To this end, we followed the approach of Wei et al. (2020) and Das et al. (2024) for pairing and assumed a simplified model for the 1S0 proton-pairing gap. This is essentially a rescaled version of the BCS pairing gap computed by Lombardo & Schulze (2001).

To account for the uncertainties in the composition, we built a large family of stable and causal nuclear EoSs within the RMF approach, in which the nuclear interaction is mediated by the exchange of virtual mesons. In most applications of this formalism (see Serot & Walecka 1986; Providência et al. 2019; Pais et al. 2015; Char et al. 2023; Scurto et al. 2024; Malik et al. 2024), three mesons are typically considered: the scalar-isoscalar meson σ, the vector-isoscalar meson ω, and the vector-isovector meson ρ. In this standard implementation, however, the absence of isospin dependence in the mass term leads to identical effective Dirac masses for protons and neutrons, which is not expected from microscopic calculations (see van Dalen et al. 2005; Wang et al. 2023). To address this limitation, several studies have introduced a fourth meson, the scalar-isovector meson δ (see Liu et al. 2002; Gaitanos et al. 2004; Menezes & Providência 2004; Pais et al. 2009; Roca-Maza et al. 2011). The δ meson also plays a strong role in the symmetry energy and its derivatives Liu et al. (2002), Gaitanos et al. (2004), and this affects the proton fraction of the system.

While the existence of a mass splitting is firmly established, its actual value and density dependence is largely unconstrained (see, e.g., Margueron et al. 2018a for a discussion). The impact of the δ meson on the EoS has recently been investigated by Santos et al. (2025), who selected three models without the δ meson from previous works and extended them by including this additional meson. They found that this interaction channel has a strong effect on the macroscopic properties of the stars, namely the radius and tidal deformability of low- and intermediate-mass stars, and also on their proton content in the core, which is a key variable for the possibility of nucleonic dUrca.

## Listing

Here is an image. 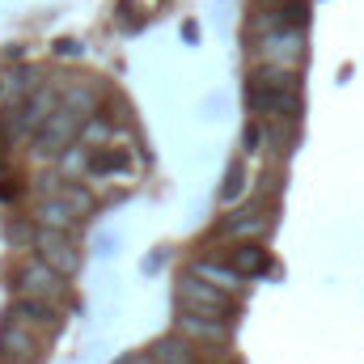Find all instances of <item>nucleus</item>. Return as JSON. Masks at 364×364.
<instances>
[{"label":"nucleus","mask_w":364,"mask_h":364,"mask_svg":"<svg viewBox=\"0 0 364 364\" xmlns=\"http://www.w3.org/2000/svg\"><path fill=\"white\" fill-rule=\"evenodd\" d=\"M246 106L255 114H296L301 106V90H296V73L292 68H275V64H263L250 81H246Z\"/></svg>","instance_id":"obj_1"},{"label":"nucleus","mask_w":364,"mask_h":364,"mask_svg":"<svg viewBox=\"0 0 364 364\" xmlns=\"http://www.w3.org/2000/svg\"><path fill=\"white\" fill-rule=\"evenodd\" d=\"M178 309L186 314H208V318H233L237 314V292L203 279V275L186 272L178 279Z\"/></svg>","instance_id":"obj_2"},{"label":"nucleus","mask_w":364,"mask_h":364,"mask_svg":"<svg viewBox=\"0 0 364 364\" xmlns=\"http://www.w3.org/2000/svg\"><path fill=\"white\" fill-rule=\"evenodd\" d=\"M13 288H17V296H43V301H68V275L55 272L47 259H26L21 267H17V279H13Z\"/></svg>","instance_id":"obj_3"},{"label":"nucleus","mask_w":364,"mask_h":364,"mask_svg":"<svg viewBox=\"0 0 364 364\" xmlns=\"http://www.w3.org/2000/svg\"><path fill=\"white\" fill-rule=\"evenodd\" d=\"M30 250H34L38 259H47L55 272H64L68 279L81 272V250H77L73 233H64V229H47V225H38L34 237H30Z\"/></svg>","instance_id":"obj_4"},{"label":"nucleus","mask_w":364,"mask_h":364,"mask_svg":"<svg viewBox=\"0 0 364 364\" xmlns=\"http://www.w3.org/2000/svg\"><path fill=\"white\" fill-rule=\"evenodd\" d=\"M90 114H81V110H73V106H55L51 114H47V123L34 132V144H38V153H64L77 136H81V123H85Z\"/></svg>","instance_id":"obj_5"},{"label":"nucleus","mask_w":364,"mask_h":364,"mask_svg":"<svg viewBox=\"0 0 364 364\" xmlns=\"http://www.w3.org/2000/svg\"><path fill=\"white\" fill-rule=\"evenodd\" d=\"M0 356L9 360H21V364H38L43 360V335L34 326H26L21 318H4L0 322Z\"/></svg>","instance_id":"obj_6"},{"label":"nucleus","mask_w":364,"mask_h":364,"mask_svg":"<svg viewBox=\"0 0 364 364\" xmlns=\"http://www.w3.org/2000/svg\"><path fill=\"white\" fill-rule=\"evenodd\" d=\"M259 55H263V64L292 68V73H296V64L305 60V38H301V30L275 26L272 34H263V38H259Z\"/></svg>","instance_id":"obj_7"},{"label":"nucleus","mask_w":364,"mask_h":364,"mask_svg":"<svg viewBox=\"0 0 364 364\" xmlns=\"http://www.w3.org/2000/svg\"><path fill=\"white\" fill-rule=\"evenodd\" d=\"M174 331L186 335L191 343H229V318H208V314H186V309H178Z\"/></svg>","instance_id":"obj_8"},{"label":"nucleus","mask_w":364,"mask_h":364,"mask_svg":"<svg viewBox=\"0 0 364 364\" xmlns=\"http://www.w3.org/2000/svg\"><path fill=\"white\" fill-rule=\"evenodd\" d=\"M9 314L21 318L26 326H34L38 335H55V331H60V309H55V301H43V296H17Z\"/></svg>","instance_id":"obj_9"},{"label":"nucleus","mask_w":364,"mask_h":364,"mask_svg":"<svg viewBox=\"0 0 364 364\" xmlns=\"http://www.w3.org/2000/svg\"><path fill=\"white\" fill-rule=\"evenodd\" d=\"M34 225H47V229H64V233H73V229L81 225V212H77L64 195H43L38 208H34Z\"/></svg>","instance_id":"obj_10"},{"label":"nucleus","mask_w":364,"mask_h":364,"mask_svg":"<svg viewBox=\"0 0 364 364\" xmlns=\"http://www.w3.org/2000/svg\"><path fill=\"white\" fill-rule=\"evenodd\" d=\"M267 229H272V220H267L263 212H233V216L216 229V237H225V242H259Z\"/></svg>","instance_id":"obj_11"},{"label":"nucleus","mask_w":364,"mask_h":364,"mask_svg":"<svg viewBox=\"0 0 364 364\" xmlns=\"http://www.w3.org/2000/svg\"><path fill=\"white\" fill-rule=\"evenodd\" d=\"M149 352L157 356L161 364H199V352H195V343L186 339V335H161V339H153L149 343Z\"/></svg>","instance_id":"obj_12"},{"label":"nucleus","mask_w":364,"mask_h":364,"mask_svg":"<svg viewBox=\"0 0 364 364\" xmlns=\"http://www.w3.org/2000/svg\"><path fill=\"white\" fill-rule=\"evenodd\" d=\"M55 106H60V97H55L51 90H34L30 97H26V102H21L17 127H21V132H38V127L47 123V114H51Z\"/></svg>","instance_id":"obj_13"},{"label":"nucleus","mask_w":364,"mask_h":364,"mask_svg":"<svg viewBox=\"0 0 364 364\" xmlns=\"http://www.w3.org/2000/svg\"><path fill=\"white\" fill-rule=\"evenodd\" d=\"M229 263H233L242 275H263L267 267H272V255L263 250V242H233Z\"/></svg>","instance_id":"obj_14"},{"label":"nucleus","mask_w":364,"mask_h":364,"mask_svg":"<svg viewBox=\"0 0 364 364\" xmlns=\"http://www.w3.org/2000/svg\"><path fill=\"white\" fill-rule=\"evenodd\" d=\"M195 275H203V279H212V284H220V288H229V292H242L246 288V275L237 272L233 263H216V259H199L195 267H191Z\"/></svg>","instance_id":"obj_15"},{"label":"nucleus","mask_w":364,"mask_h":364,"mask_svg":"<svg viewBox=\"0 0 364 364\" xmlns=\"http://www.w3.org/2000/svg\"><path fill=\"white\" fill-rule=\"evenodd\" d=\"M60 102H64V106H73V110H81V114H93L97 93H93L90 85H64V90H60Z\"/></svg>","instance_id":"obj_16"},{"label":"nucleus","mask_w":364,"mask_h":364,"mask_svg":"<svg viewBox=\"0 0 364 364\" xmlns=\"http://www.w3.org/2000/svg\"><path fill=\"white\" fill-rule=\"evenodd\" d=\"M305 21H309V4H305V0H288V4H279V9H275V26L301 30Z\"/></svg>","instance_id":"obj_17"},{"label":"nucleus","mask_w":364,"mask_h":364,"mask_svg":"<svg viewBox=\"0 0 364 364\" xmlns=\"http://www.w3.org/2000/svg\"><path fill=\"white\" fill-rule=\"evenodd\" d=\"M55 195H64V199H68V203H73V208H77L81 216H85V212H93V203H97L90 191H85V186H77V182H64V186H60Z\"/></svg>","instance_id":"obj_18"},{"label":"nucleus","mask_w":364,"mask_h":364,"mask_svg":"<svg viewBox=\"0 0 364 364\" xmlns=\"http://www.w3.org/2000/svg\"><path fill=\"white\" fill-rule=\"evenodd\" d=\"M242 191H246V166L237 161V166L229 170V182H225V191H220V195H225V199H237Z\"/></svg>","instance_id":"obj_19"},{"label":"nucleus","mask_w":364,"mask_h":364,"mask_svg":"<svg viewBox=\"0 0 364 364\" xmlns=\"http://www.w3.org/2000/svg\"><path fill=\"white\" fill-rule=\"evenodd\" d=\"M123 364H161V360H157L153 352H136V356H127Z\"/></svg>","instance_id":"obj_20"},{"label":"nucleus","mask_w":364,"mask_h":364,"mask_svg":"<svg viewBox=\"0 0 364 364\" xmlns=\"http://www.w3.org/2000/svg\"><path fill=\"white\" fill-rule=\"evenodd\" d=\"M0 364H21V360H9V356H0Z\"/></svg>","instance_id":"obj_21"}]
</instances>
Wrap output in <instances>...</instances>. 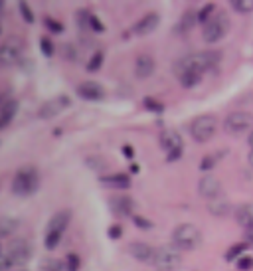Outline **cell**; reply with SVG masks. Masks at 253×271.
Returning a JSON list of instances; mask_svg holds the SVG:
<instances>
[{
  "mask_svg": "<svg viewBox=\"0 0 253 271\" xmlns=\"http://www.w3.org/2000/svg\"><path fill=\"white\" fill-rule=\"evenodd\" d=\"M222 58L220 52H198V54H192L188 58H182V60L176 63V74H186V72H194V74H204L212 70L218 61Z\"/></svg>",
  "mask_w": 253,
  "mask_h": 271,
  "instance_id": "6da1fadb",
  "label": "cell"
},
{
  "mask_svg": "<svg viewBox=\"0 0 253 271\" xmlns=\"http://www.w3.org/2000/svg\"><path fill=\"white\" fill-rule=\"evenodd\" d=\"M172 243L178 252H194L202 243V232L194 224H180L172 232Z\"/></svg>",
  "mask_w": 253,
  "mask_h": 271,
  "instance_id": "7a4b0ae2",
  "label": "cell"
},
{
  "mask_svg": "<svg viewBox=\"0 0 253 271\" xmlns=\"http://www.w3.org/2000/svg\"><path fill=\"white\" fill-rule=\"evenodd\" d=\"M227 32H229V18L225 16V12H218V14H214L208 22L204 24L202 36H204V40H206L208 44H216V42H220L222 38H225Z\"/></svg>",
  "mask_w": 253,
  "mask_h": 271,
  "instance_id": "3957f363",
  "label": "cell"
},
{
  "mask_svg": "<svg viewBox=\"0 0 253 271\" xmlns=\"http://www.w3.org/2000/svg\"><path fill=\"white\" fill-rule=\"evenodd\" d=\"M158 271H176L182 265V256L176 247H158L150 261Z\"/></svg>",
  "mask_w": 253,
  "mask_h": 271,
  "instance_id": "277c9868",
  "label": "cell"
},
{
  "mask_svg": "<svg viewBox=\"0 0 253 271\" xmlns=\"http://www.w3.org/2000/svg\"><path fill=\"white\" fill-rule=\"evenodd\" d=\"M67 224H70V212L67 210L58 212V214L50 220V224L45 228V247H48V250H52V247L58 245V241L61 240V234H63V230L67 228Z\"/></svg>",
  "mask_w": 253,
  "mask_h": 271,
  "instance_id": "5b68a950",
  "label": "cell"
},
{
  "mask_svg": "<svg viewBox=\"0 0 253 271\" xmlns=\"http://www.w3.org/2000/svg\"><path fill=\"white\" fill-rule=\"evenodd\" d=\"M216 127H218V121L214 115H200L198 119L192 121L190 125V133H192L194 141L198 143H206L210 141L214 133H216Z\"/></svg>",
  "mask_w": 253,
  "mask_h": 271,
  "instance_id": "8992f818",
  "label": "cell"
},
{
  "mask_svg": "<svg viewBox=\"0 0 253 271\" xmlns=\"http://www.w3.org/2000/svg\"><path fill=\"white\" fill-rule=\"evenodd\" d=\"M253 127V113L247 111H236L232 115H227L223 121V129L229 135H241L245 131H249Z\"/></svg>",
  "mask_w": 253,
  "mask_h": 271,
  "instance_id": "52a82bcc",
  "label": "cell"
},
{
  "mask_svg": "<svg viewBox=\"0 0 253 271\" xmlns=\"http://www.w3.org/2000/svg\"><path fill=\"white\" fill-rule=\"evenodd\" d=\"M24 54V44L20 38H8L4 44L0 46V63L2 65H14L20 61Z\"/></svg>",
  "mask_w": 253,
  "mask_h": 271,
  "instance_id": "ba28073f",
  "label": "cell"
},
{
  "mask_svg": "<svg viewBox=\"0 0 253 271\" xmlns=\"http://www.w3.org/2000/svg\"><path fill=\"white\" fill-rule=\"evenodd\" d=\"M4 259H6L8 265H16V267L24 265L30 259V245H28V241L26 240L12 241L8 245V250H6V254H4Z\"/></svg>",
  "mask_w": 253,
  "mask_h": 271,
  "instance_id": "9c48e42d",
  "label": "cell"
},
{
  "mask_svg": "<svg viewBox=\"0 0 253 271\" xmlns=\"http://www.w3.org/2000/svg\"><path fill=\"white\" fill-rule=\"evenodd\" d=\"M38 186V176L34 172V168H24L14 176V192L20 196L32 194Z\"/></svg>",
  "mask_w": 253,
  "mask_h": 271,
  "instance_id": "30bf717a",
  "label": "cell"
},
{
  "mask_svg": "<svg viewBox=\"0 0 253 271\" xmlns=\"http://www.w3.org/2000/svg\"><path fill=\"white\" fill-rule=\"evenodd\" d=\"M160 147L168 152V161H176V159H180L182 149H184L180 135L176 131H172V129H166V131L160 133Z\"/></svg>",
  "mask_w": 253,
  "mask_h": 271,
  "instance_id": "8fae6325",
  "label": "cell"
},
{
  "mask_svg": "<svg viewBox=\"0 0 253 271\" xmlns=\"http://www.w3.org/2000/svg\"><path fill=\"white\" fill-rule=\"evenodd\" d=\"M70 97L67 95H60V97H54V99H50L48 103H44V107L40 109V117L42 119H52V117H56L58 113H61L65 107H70Z\"/></svg>",
  "mask_w": 253,
  "mask_h": 271,
  "instance_id": "7c38bea8",
  "label": "cell"
},
{
  "mask_svg": "<svg viewBox=\"0 0 253 271\" xmlns=\"http://www.w3.org/2000/svg\"><path fill=\"white\" fill-rule=\"evenodd\" d=\"M198 192L208 198V200H214L222 194V184L216 176H204L202 180L198 182Z\"/></svg>",
  "mask_w": 253,
  "mask_h": 271,
  "instance_id": "4fadbf2b",
  "label": "cell"
},
{
  "mask_svg": "<svg viewBox=\"0 0 253 271\" xmlns=\"http://www.w3.org/2000/svg\"><path fill=\"white\" fill-rule=\"evenodd\" d=\"M77 93H79L83 99L95 101V99H101V97H103L105 91H103V87L97 83V81H83V83H79Z\"/></svg>",
  "mask_w": 253,
  "mask_h": 271,
  "instance_id": "5bb4252c",
  "label": "cell"
},
{
  "mask_svg": "<svg viewBox=\"0 0 253 271\" xmlns=\"http://www.w3.org/2000/svg\"><path fill=\"white\" fill-rule=\"evenodd\" d=\"M129 254H131L134 259H139V261H147V263H150V261H152V254H154V250L150 247L149 243L133 241V243L129 245Z\"/></svg>",
  "mask_w": 253,
  "mask_h": 271,
  "instance_id": "9a60e30c",
  "label": "cell"
},
{
  "mask_svg": "<svg viewBox=\"0 0 253 271\" xmlns=\"http://www.w3.org/2000/svg\"><path fill=\"white\" fill-rule=\"evenodd\" d=\"M158 22H160L158 14H156V12H150V14H147L143 20L136 22L134 32H136V34H150V32H154V28H158Z\"/></svg>",
  "mask_w": 253,
  "mask_h": 271,
  "instance_id": "2e32d148",
  "label": "cell"
},
{
  "mask_svg": "<svg viewBox=\"0 0 253 271\" xmlns=\"http://www.w3.org/2000/svg\"><path fill=\"white\" fill-rule=\"evenodd\" d=\"M208 210L212 212L214 216H218V218H223V216H227V214L232 212V202H229V200H225V198H222V196H218V198L210 200Z\"/></svg>",
  "mask_w": 253,
  "mask_h": 271,
  "instance_id": "e0dca14e",
  "label": "cell"
},
{
  "mask_svg": "<svg viewBox=\"0 0 253 271\" xmlns=\"http://www.w3.org/2000/svg\"><path fill=\"white\" fill-rule=\"evenodd\" d=\"M154 72V60L150 56H139L134 63V74L136 77H149Z\"/></svg>",
  "mask_w": 253,
  "mask_h": 271,
  "instance_id": "ac0fdd59",
  "label": "cell"
},
{
  "mask_svg": "<svg viewBox=\"0 0 253 271\" xmlns=\"http://www.w3.org/2000/svg\"><path fill=\"white\" fill-rule=\"evenodd\" d=\"M236 220L239 226L247 228L253 224V202H245L236 210Z\"/></svg>",
  "mask_w": 253,
  "mask_h": 271,
  "instance_id": "d6986e66",
  "label": "cell"
},
{
  "mask_svg": "<svg viewBox=\"0 0 253 271\" xmlns=\"http://www.w3.org/2000/svg\"><path fill=\"white\" fill-rule=\"evenodd\" d=\"M16 109H18V103L16 101H6V103H2V107H0V129L2 127H6L10 121L14 119L16 115Z\"/></svg>",
  "mask_w": 253,
  "mask_h": 271,
  "instance_id": "ffe728a7",
  "label": "cell"
},
{
  "mask_svg": "<svg viewBox=\"0 0 253 271\" xmlns=\"http://www.w3.org/2000/svg\"><path fill=\"white\" fill-rule=\"evenodd\" d=\"M111 210L115 212L117 216H129L131 210H133V202L129 198H123V196L113 198L111 200Z\"/></svg>",
  "mask_w": 253,
  "mask_h": 271,
  "instance_id": "44dd1931",
  "label": "cell"
},
{
  "mask_svg": "<svg viewBox=\"0 0 253 271\" xmlns=\"http://www.w3.org/2000/svg\"><path fill=\"white\" fill-rule=\"evenodd\" d=\"M101 182L107 184V186H113V188H127L129 186V176L127 174H111V176H103Z\"/></svg>",
  "mask_w": 253,
  "mask_h": 271,
  "instance_id": "7402d4cb",
  "label": "cell"
},
{
  "mask_svg": "<svg viewBox=\"0 0 253 271\" xmlns=\"http://www.w3.org/2000/svg\"><path fill=\"white\" fill-rule=\"evenodd\" d=\"M232 8L239 14H249V12H253V0H234Z\"/></svg>",
  "mask_w": 253,
  "mask_h": 271,
  "instance_id": "603a6c76",
  "label": "cell"
},
{
  "mask_svg": "<svg viewBox=\"0 0 253 271\" xmlns=\"http://www.w3.org/2000/svg\"><path fill=\"white\" fill-rule=\"evenodd\" d=\"M180 83L184 85V87H194L200 79H202V76L200 74H194V72H186V74H180Z\"/></svg>",
  "mask_w": 253,
  "mask_h": 271,
  "instance_id": "cb8c5ba5",
  "label": "cell"
},
{
  "mask_svg": "<svg viewBox=\"0 0 253 271\" xmlns=\"http://www.w3.org/2000/svg\"><path fill=\"white\" fill-rule=\"evenodd\" d=\"M196 22H198V14H196L194 10H188V12L184 14V18H182L180 26H182V30H190Z\"/></svg>",
  "mask_w": 253,
  "mask_h": 271,
  "instance_id": "d4e9b609",
  "label": "cell"
},
{
  "mask_svg": "<svg viewBox=\"0 0 253 271\" xmlns=\"http://www.w3.org/2000/svg\"><path fill=\"white\" fill-rule=\"evenodd\" d=\"M214 10H216V8H214V4H206V6L198 12V22H204V24H206L210 18L214 16Z\"/></svg>",
  "mask_w": 253,
  "mask_h": 271,
  "instance_id": "484cf974",
  "label": "cell"
},
{
  "mask_svg": "<svg viewBox=\"0 0 253 271\" xmlns=\"http://www.w3.org/2000/svg\"><path fill=\"white\" fill-rule=\"evenodd\" d=\"M18 226L16 222H12V220H8V218H4L2 222H0V234L2 236H8V234H12V230Z\"/></svg>",
  "mask_w": 253,
  "mask_h": 271,
  "instance_id": "4316f807",
  "label": "cell"
},
{
  "mask_svg": "<svg viewBox=\"0 0 253 271\" xmlns=\"http://www.w3.org/2000/svg\"><path fill=\"white\" fill-rule=\"evenodd\" d=\"M243 250H245V243H236V245H234V247H229V252L225 254V259H229V261H232V259H236L238 256L243 254Z\"/></svg>",
  "mask_w": 253,
  "mask_h": 271,
  "instance_id": "83f0119b",
  "label": "cell"
},
{
  "mask_svg": "<svg viewBox=\"0 0 253 271\" xmlns=\"http://www.w3.org/2000/svg\"><path fill=\"white\" fill-rule=\"evenodd\" d=\"M238 269L239 271H249L253 269V257L251 256H243L238 261Z\"/></svg>",
  "mask_w": 253,
  "mask_h": 271,
  "instance_id": "f1b7e54d",
  "label": "cell"
},
{
  "mask_svg": "<svg viewBox=\"0 0 253 271\" xmlns=\"http://www.w3.org/2000/svg\"><path fill=\"white\" fill-rule=\"evenodd\" d=\"M216 163H218V156H216V154H208V156L202 161L200 168H202V170H212V168L216 166Z\"/></svg>",
  "mask_w": 253,
  "mask_h": 271,
  "instance_id": "f546056e",
  "label": "cell"
},
{
  "mask_svg": "<svg viewBox=\"0 0 253 271\" xmlns=\"http://www.w3.org/2000/svg\"><path fill=\"white\" fill-rule=\"evenodd\" d=\"M63 263L67 265V271H75L77 269V265H79V259L75 256H67V259H65Z\"/></svg>",
  "mask_w": 253,
  "mask_h": 271,
  "instance_id": "4dcf8cb0",
  "label": "cell"
},
{
  "mask_svg": "<svg viewBox=\"0 0 253 271\" xmlns=\"http://www.w3.org/2000/svg\"><path fill=\"white\" fill-rule=\"evenodd\" d=\"M42 50H44L45 56H52L54 54V46H52V42L48 38H42Z\"/></svg>",
  "mask_w": 253,
  "mask_h": 271,
  "instance_id": "1f68e13d",
  "label": "cell"
},
{
  "mask_svg": "<svg viewBox=\"0 0 253 271\" xmlns=\"http://www.w3.org/2000/svg\"><path fill=\"white\" fill-rule=\"evenodd\" d=\"M20 10H22V16H24L26 22H32V20H34V16H32V12L28 10V6H26L24 2H20Z\"/></svg>",
  "mask_w": 253,
  "mask_h": 271,
  "instance_id": "d6a6232c",
  "label": "cell"
},
{
  "mask_svg": "<svg viewBox=\"0 0 253 271\" xmlns=\"http://www.w3.org/2000/svg\"><path fill=\"white\" fill-rule=\"evenodd\" d=\"M101 58H103L101 54H95V56L91 58L93 61H91L89 65H87V67H89V72H93V70H97V67H99V63H101Z\"/></svg>",
  "mask_w": 253,
  "mask_h": 271,
  "instance_id": "836d02e7",
  "label": "cell"
},
{
  "mask_svg": "<svg viewBox=\"0 0 253 271\" xmlns=\"http://www.w3.org/2000/svg\"><path fill=\"white\" fill-rule=\"evenodd\" d=\"M45 24H50L54 32H60L61 30V24H58V22H56V20H52V18H45Z\"/></svg>",
  "mask_w": 253,
  "mask_h": 271,
  "instance_id": "e575fe53",
  "label": "cell"
},
{
  "mask_svg": "<svg viewBox=\"0 0 253 271\" xmlns=\"http://www.w3.org/2000/svg\"><path fill=\"white\" fill-rule=\"evenodd\" d=\"M245 240H247V243H251L253 245V224L245 228Z\"/></svg>",
  "mask_w": 253,
  "mask_h": 271,
  "instance_id": "d590c367",
  "label": "cell"
},
{
  "mask_svg": "<svg viewBox=\"0 0 253 271\" xmlns=\"http://www.w3.org/2000/svg\"><path fill=\"white\" fill-rule=\"evenodd\" d=\"M145 103H147V105H149V109H152V111H160V109H163V105H160V103H154L152 99H147Z\"/></svg>",
  "mask_w": 253,
  "mask_h": 271,
  "instance_id": "8d00e7d4",
  "label": "cell"
},
{
  "mask_svg": "<svg viewBox=\"0 0 253 271\" xmlns=\"http://www.w3.org/2000/svg\"><path fill=\"white\" fill-rule=\"evenodd\" d=\"M109 236H111V238H119V236H121V228L119 226L109 228Z\"/></svg>",
  "mask_w": 253,
  "mask_h": 271,
  "instance_id": "74e56055",
  "label": "cell"
},
{
  "mask_svg": "<svg viewBox=\"0 0 253 271\" xmlns=\"http://www.w3.org/2000/svg\"><path fill=\"white\" fill-rule=\"evenodd\" d=\"M247 143H249V147H251V151H253V131L249 133V139H247Z\"/></svg>",
  "mask_w": 253,
  "mask_h": 271,
  "instance_id": "f35d334b",
  "label": "cell"
},
{
  "mask_svg": "<svg viewBox=\"0 0 253 271\" xmlns=\"http://www.w3.org/2000/svg\"><path fill=\"white\" fill-rule=\"evenodd\" d=\"M123 151H125V154H127V156H133V151H131V149H129V147H125V149H123Z\"/></svg>",
  "mask_w": 253,
  "mask_h": 271,
  "instance_id": "ab89813d",
  "label": "cell"
},
{
  "mask_svg": "<svg viewBox=\"0 0 253 271\" xmlns=\"http://www.w3.org/2000/svg\"><path fill=\"white\" fill-rule=\"evenodd\" d=\"M249 165H251V166H253V151H251V152H249Z\"/></svg>",
  "mask_w": 253,
  "mask_h": 271,
  "instance_id": "60d3db41",
  "label": "cell"
}]
</instances>
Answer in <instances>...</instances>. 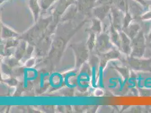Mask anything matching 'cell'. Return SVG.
<instances>
[{
	"label": "cell",
	"instance_id": "obj_1",
	"mask_svg": "<svg viewBox=\"0 0 151 113\" xmlns=\"http://www.w3.org/2000/svg\"><path fill=\"white\" fill-rule=\"evenodd\" d=\"M93 86L96 88V71H95V67H93Z\"/></svg>",
	"mask_w": 151,
	"mask_h": 113
},
{
	"label": "cell",
	"instance_id": "obj_2",
	"mask_svg": "<svg viewBox=\"0 0 151 113\" xmlns=\"http://www.w3.org/2000/svg\"><path fill=\"white\" fill-rule=\"evenodd\" d=\"M100 86L101 87H103V79H102V74H101V71H100Z\"/></svg>",
	"mask_w": 151,
	"mask_h": 113
}]
</instances>
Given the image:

## Task list
A – Answer these from the text on nuclear equations of state, marking your answers (i), (ii) and (iii):
(i) Whose BCS pairing gap is rescaled to model the 1S0 proton-pairing gap?
(ii) What meson do several studies introduce as a fourth meson?
(iii) How many models without the δ meson did Santos et al. (2025) select?
B – Please write out the equation-of-state text from "To this end, we" to "Lombardo & Schulze (2001).", substituting "schematic model" for "simplified model".
The listing isn't needed for this work.

## Answers below
A –
(i) Lombardo & Schulze (2001)
(ii) The scalar-isovector meson δ
(iii) Three

B –
To this end, we followed the approach of Wei et al. (2020) and Das et al. (2024) for pairing and assumed a schematic model for the 1S0 proton-pairing gap. This is essentially a rescaled version of the BCS pairing gap computed by Lombardo & Schulze (2001).